Peru's must-sees near Machu Picchu that aren’t Machu Picchu
You’ve seen that photo on Facebook—the one with some friend you vaguely know squatting or sitting with Machu Picchu in the background. The world wonder zoomed from bucket list checkmark to profile photo status in just a matter of years.
Thing is, Machu Picchu isn’t the only cool thing in Peru—that’s like saying the only cool thing in New York is the Statue of Liberty. Peruvians know how to party, but until you’ve thrown back a chicha morada (purple corn beer), you wouldn’t know. And there’s plenty more to know.
So here are the four best places to visit in Peru, outside Machu Picchu.
It’s Lima time—it rhymes with Zima, and has nothing to do with the bean.
Pack your fat pants, since you’ll probably pack on a few pounds while you’re in this coastal city. From clapboard corner ceviche spots to Gastón Acurio’s world-renowned Astrid & Gastón’s lip-smacking cuisine, Lima’s food scene lands it squarely as Latin America’s unrivaled gastronomic capital.
If you’re into fresh and complex flavors layered on top of one another (who isn’t?), then Lima’s for you. Walk the coast, visit the capital’s historic sites, like the Plaza de Armas, and pop into Mario Testino’s museum MATE. Lima deserves time for exploration—plus, your flight in and out of Peru will probably land/take off here anyway.
Unless you hike in via the Inca Trail at the break of dawn, you’ll have to deal with massive crowds at Machu Picchu. There are daily caps on visitors, but that’s like telling college students to just take one slice when there’s free pizza.
You won’t have anything close to solitude at Machu Picchua. For that, however, you have the rest of the Sacred Valley. The entire Sacred Valley, or Urubamba, is dotted with Incan sites that, while they don’t boast the fame of Machu Picchu, are impressive in their own rights.
Pisac is one of many small, traditional Andean towns in the valley, and despite covering only a smattering of blocks wedged into the base of a valley, it’s one of the most bustling of the bunch with a popular weekly fair. The archaeological site of the same name is located three miles from town, mostly uphill, and tiered terraces the Incans built are carved into the mountainside all the way to the top. You can hike it or catch a ride to the top and then walk the loop of the ruins, where the valley stretches out below for miles. And you’ll have it mostly to yourself.

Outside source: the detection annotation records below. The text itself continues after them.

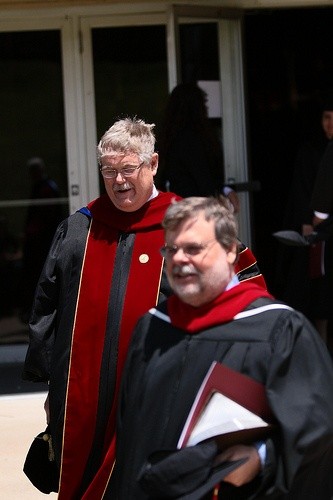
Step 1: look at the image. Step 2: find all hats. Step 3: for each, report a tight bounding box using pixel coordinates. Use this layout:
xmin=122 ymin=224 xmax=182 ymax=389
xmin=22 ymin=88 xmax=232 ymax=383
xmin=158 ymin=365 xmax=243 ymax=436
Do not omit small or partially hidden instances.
xmin=22 ymin=422 xmax=63 ymax=495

If you’re hungry in Pisac, head for the mammalian equivalent of Red Lobster at San Francisco Colonial Oven. There you can pick one of the guinea pigs scurrying around a pen to be roasted for your dinner. Guinea pig, or cuy, is a delicacy in Peru, by the way.
And yes, it tastes like chicken.
While Lima claims its own share of historical sites, it’s more contemporary, whereas Cuzco is more traditional. Andean culture and its influences appear in everything Cuzco, from food to how locals dress in colorful knits. Additionally, it serves as the jump-off point for Peru’s Sacred Valley, which includes Machu Picchu.

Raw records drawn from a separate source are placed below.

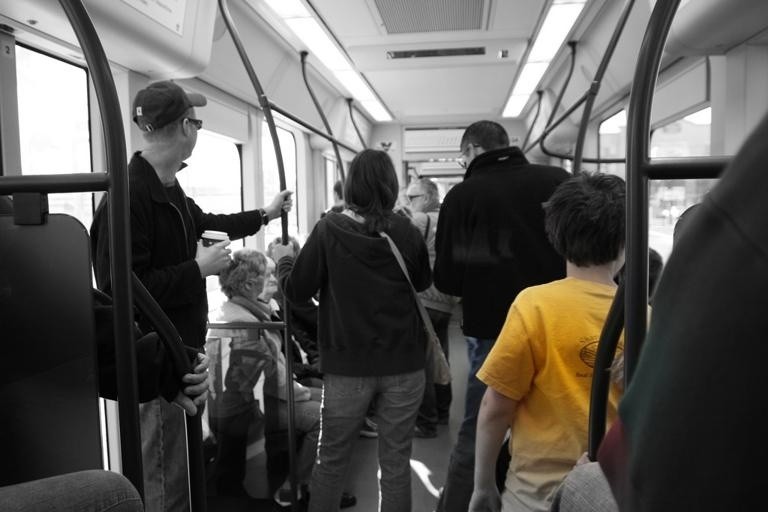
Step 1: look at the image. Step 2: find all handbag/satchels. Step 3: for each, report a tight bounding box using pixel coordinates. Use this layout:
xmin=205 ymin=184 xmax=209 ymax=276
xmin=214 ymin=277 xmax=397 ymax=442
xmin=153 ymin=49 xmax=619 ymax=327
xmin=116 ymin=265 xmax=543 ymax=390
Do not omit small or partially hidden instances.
xmin=424 ymin=332 xmax=453 ymax=386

You’ll get the best views of the one-time capital of the Incan empire from the cluster of ruins at Sacsayhuamán. Be prepared for the most dizzying altitudes of the trip in Cuzco, though—it’s even higher up here than at Machu Picchu. Keep chomping on coca leaves and sucking down coca tea, since they fight altitude sickness, and you'll be pretty high. And yes, coca is the same stuff cocaine's made from, but you won't actually be getting high from leaves or tea. You'll be "high" as in altitude-wise, silly.
Keep in mind if there’s an ongoing celebration in Peru, then it’s probably happening in Cuzco. The Corpus Christi festival returns every June, and while it starts as a religious affair, the whole place turns into a party that lasts several days.
Unless you’re pitching a tent (not a euphemism), it’s impossible to stay any closer to Machu Picchu than Aguas Calientes. Most people bunk there before heading to the archaeological site. And while nearly impossible to say three times fast, neighboring Ollantaytambo is an easy 1.5-hour train ride from Aguas Calientes. Plus, an Incan fortress chiseled into the mountains flanks the town and the remnants of Incan ceremonial areas and temples give you plenty to look at. The Patacancha River runs through town, which is gloriously serene—unless, of course, there’s a festival underway.
Ollantaytambo also serves as a logical base for half- or whole-day hikes, including to Salineras, a patchwork of multicolored salt flats descending into the valley that locals still work today. Sightseeing in the Sacred Valley doesn’t have to be a stiff affair, either; hike, bike, or raft to amp things up a bit.